Edition: MacMillan, 1996
Review number: 625
An interesting idea, Worldly Goods looks at the Renaissance through its attitude to possessions. Two particular objects stand out in Jardine's analysis, the collection of carved gems belonging to a Gonzaga Cardinal, which eventually became stuck in the vaults of the Medici bank, as part of a complex system of pledges on loans; and Holbein's painting The Ambassadors, discussed at some length in the epilogue and clearly bringing together many threads from a wide ranging history.

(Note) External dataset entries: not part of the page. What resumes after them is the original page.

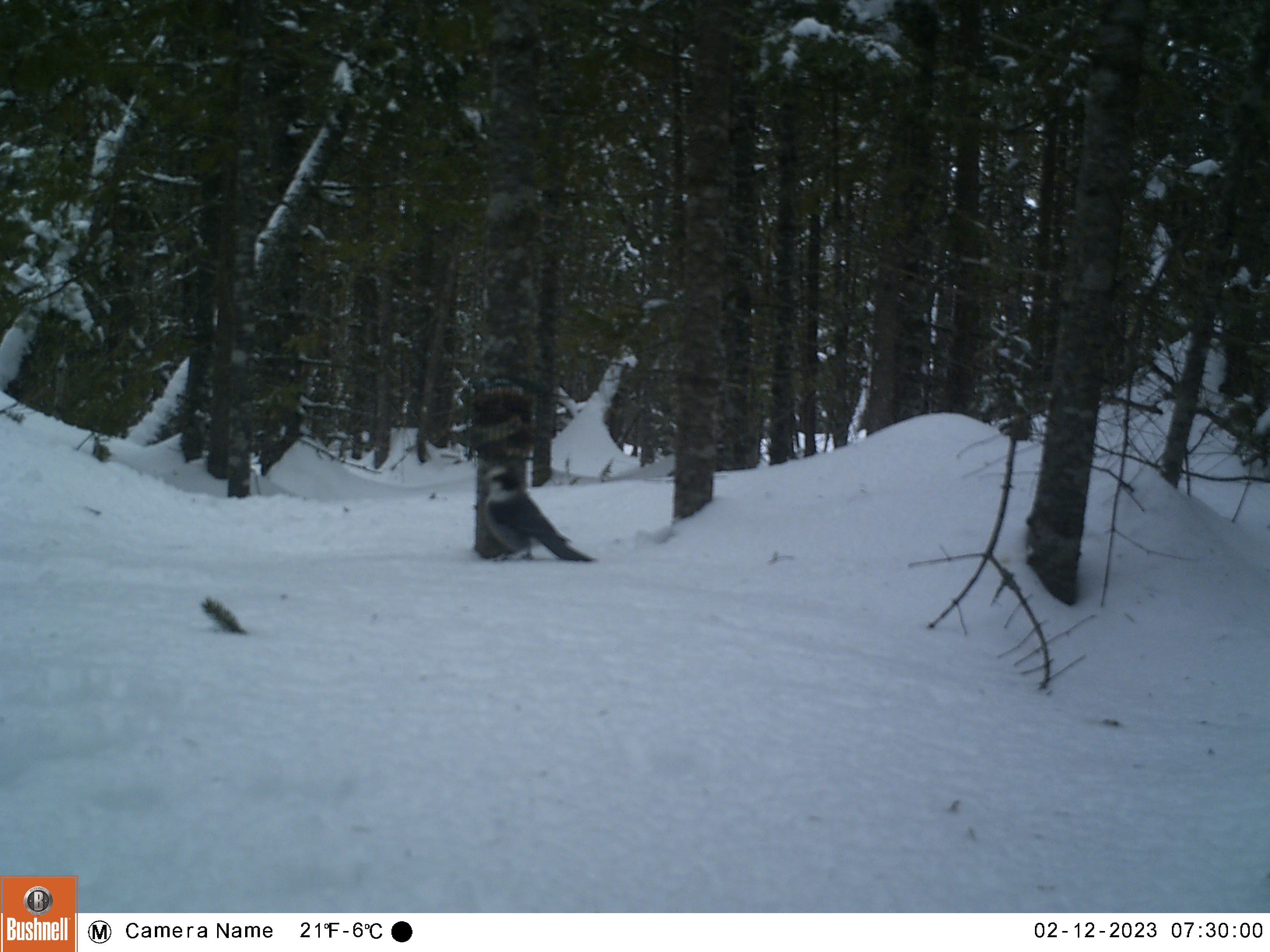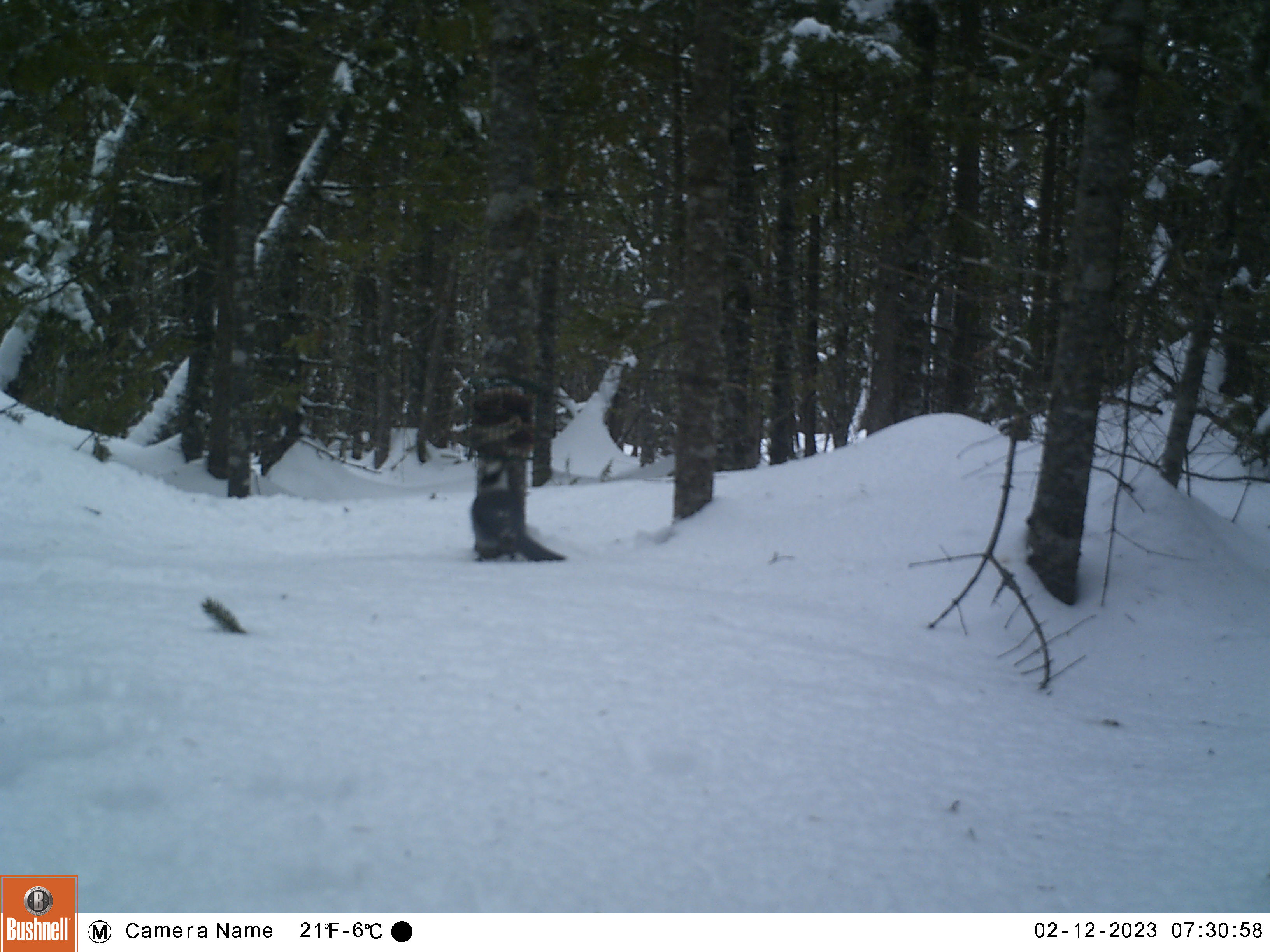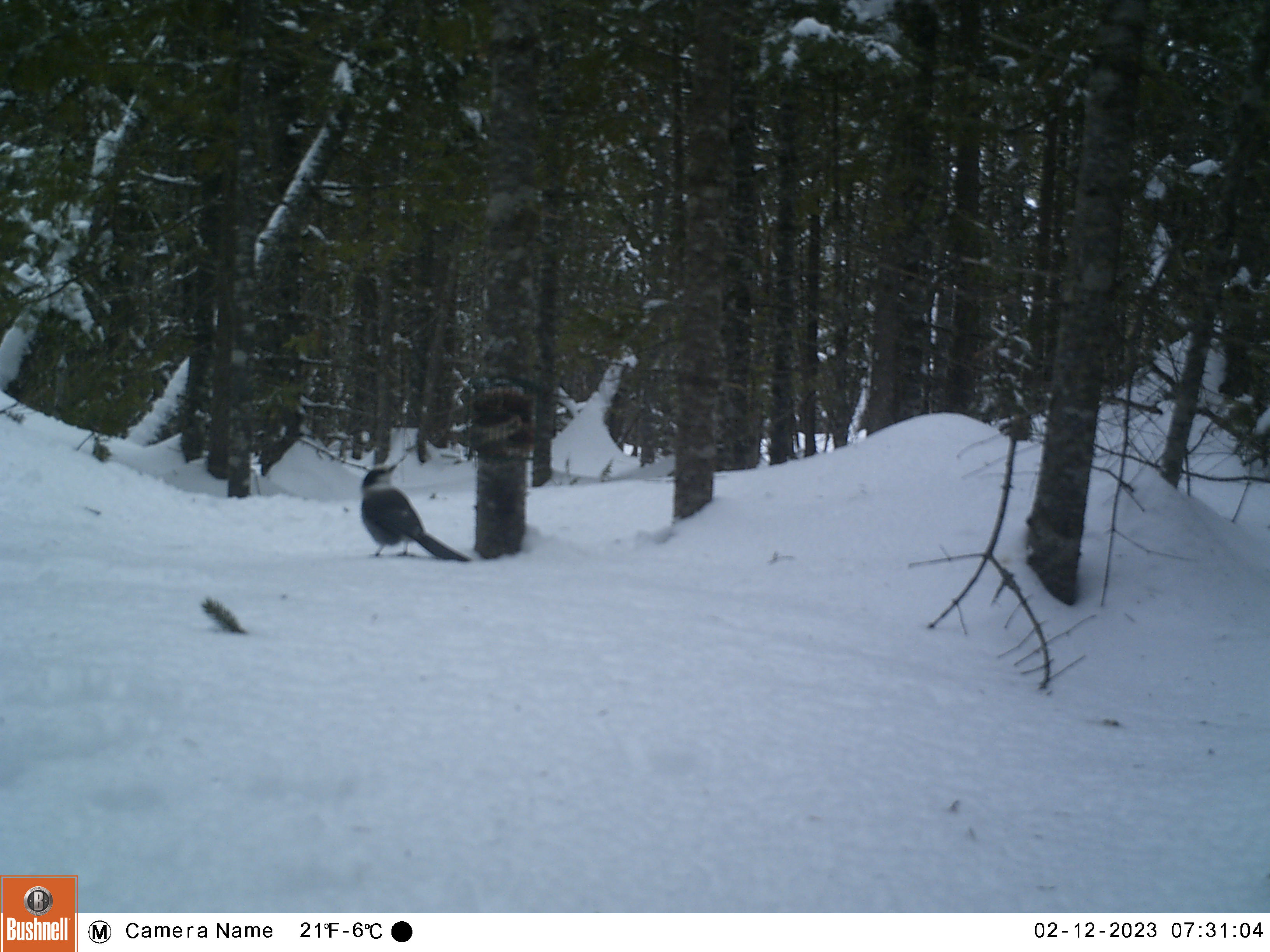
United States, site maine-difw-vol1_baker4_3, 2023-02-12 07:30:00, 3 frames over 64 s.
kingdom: Animalia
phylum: Chordata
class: Aves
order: Passeriformes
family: Corvidae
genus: Perisoreus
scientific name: Perisoreus canadensis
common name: canada jay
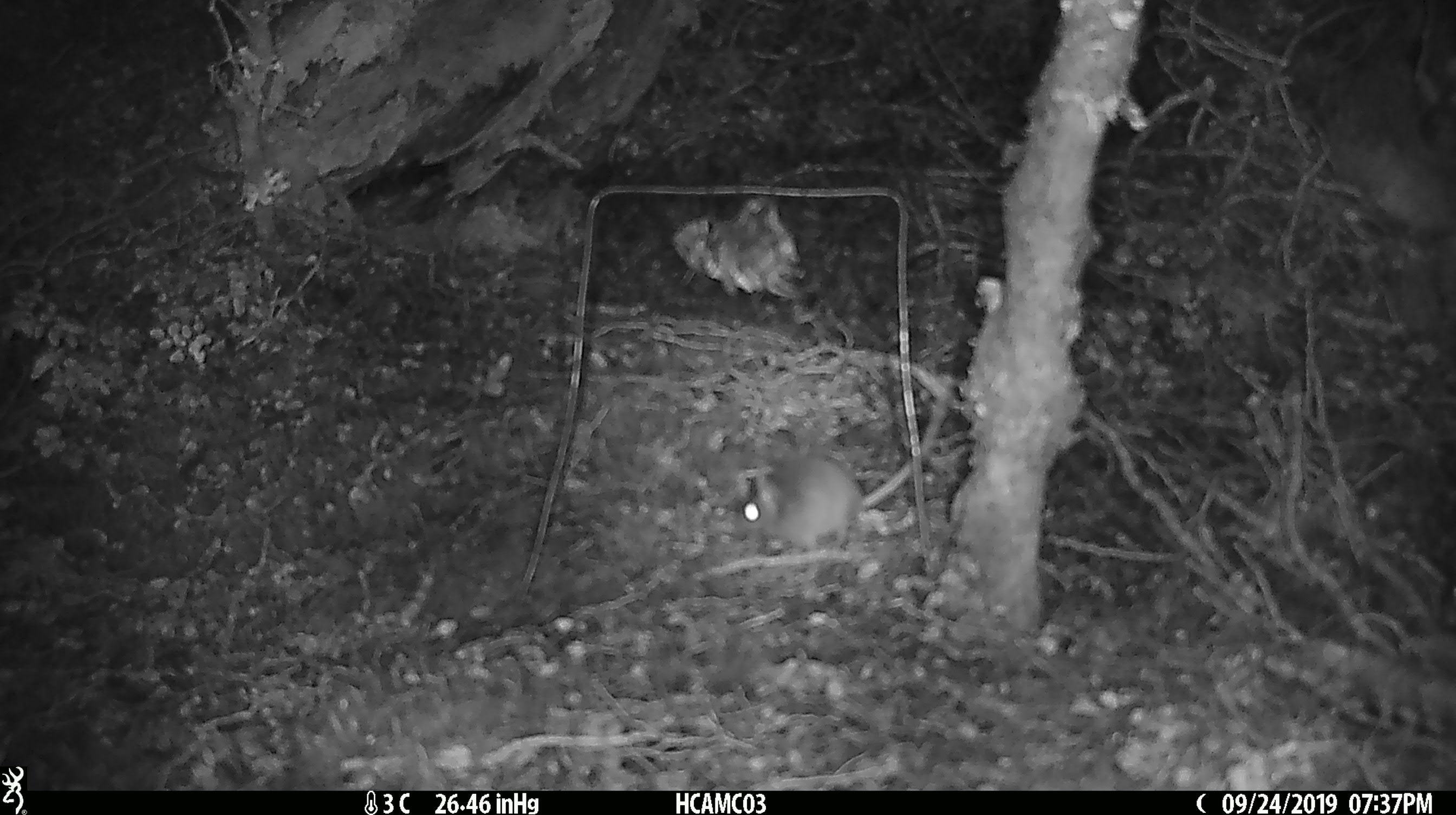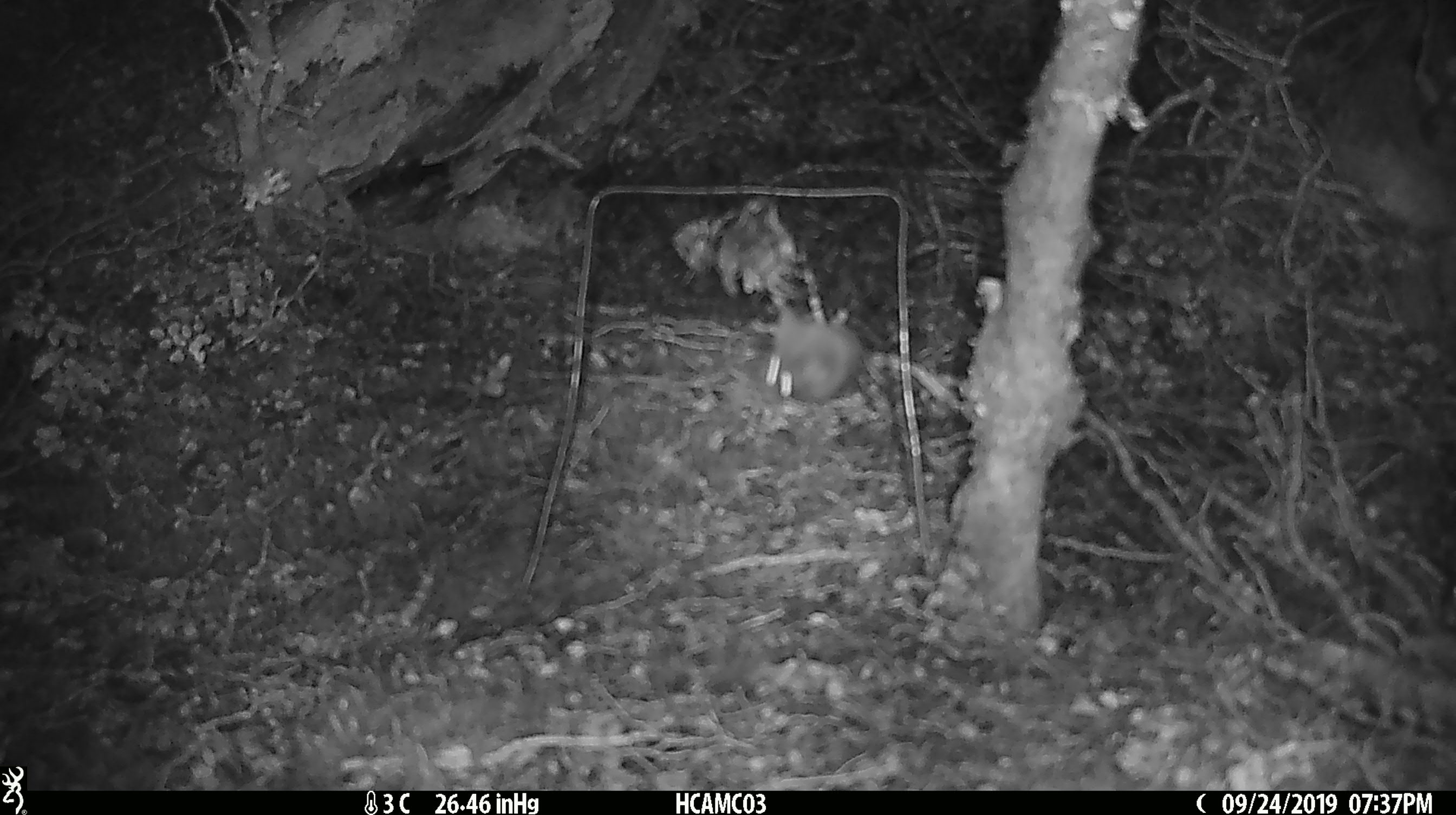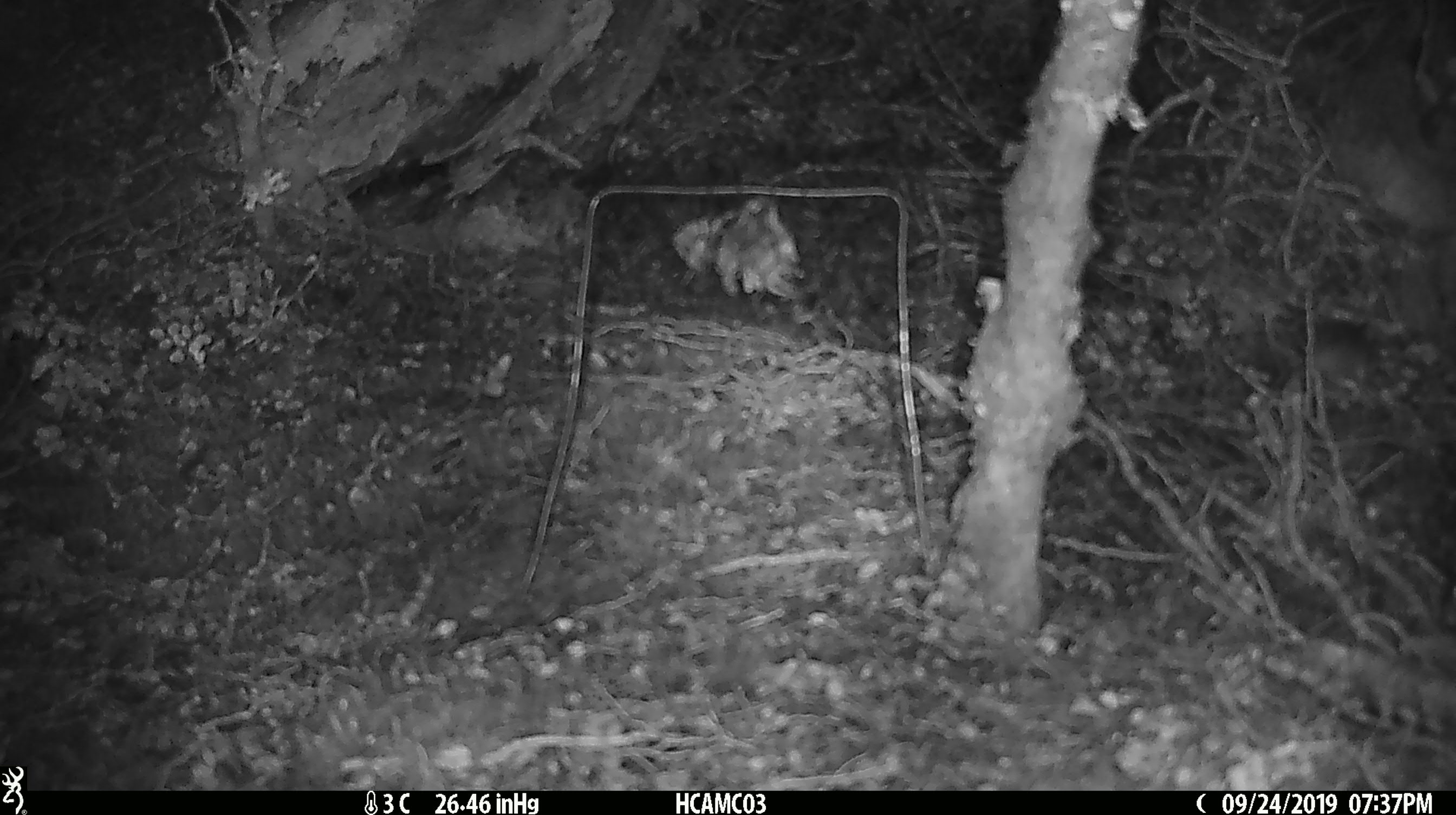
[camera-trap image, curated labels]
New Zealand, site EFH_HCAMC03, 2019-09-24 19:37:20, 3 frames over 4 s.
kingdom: Animalia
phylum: Chordata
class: Mammalia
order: Rodentia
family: Muridae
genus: Mus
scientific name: Mus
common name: mouse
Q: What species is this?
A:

There is an immense amount of ground to be covered, as Jardine looks at goods not just as works of art but trade items (so that topics such as exploration become relevant), intangibles such as learning, and books as goods (a major theme with the immense opening up of new avenues for the distribution of information which followed the introduction of printing). Most histories of the Renaissance don't connect the art with the idea of commodities, because it has become considered vulgar to think of art except for its own sake; the Renaissance happened before this shift in perception, and so these histories are not really giving a complete picture. One area which is missing from Worldly Goods is any interest in the less well off, though that is partly because the Renaissance was a phenomenon affecting the upper and middle classes, which made hardly any difference to the lives of the peasants in the fields and the urban poor.
The influence of the author's father is clear, both on the subject matter and the style, but Lisa Jardine is not as brilliant an integrator as Jacob Bronowski; sometimes her writing seems a little bitty and repetitive. Nevertheless, Worldly Goods is very interesting to read, and made me feel that I understood this brilliant period in history a little better than I had done beforehand.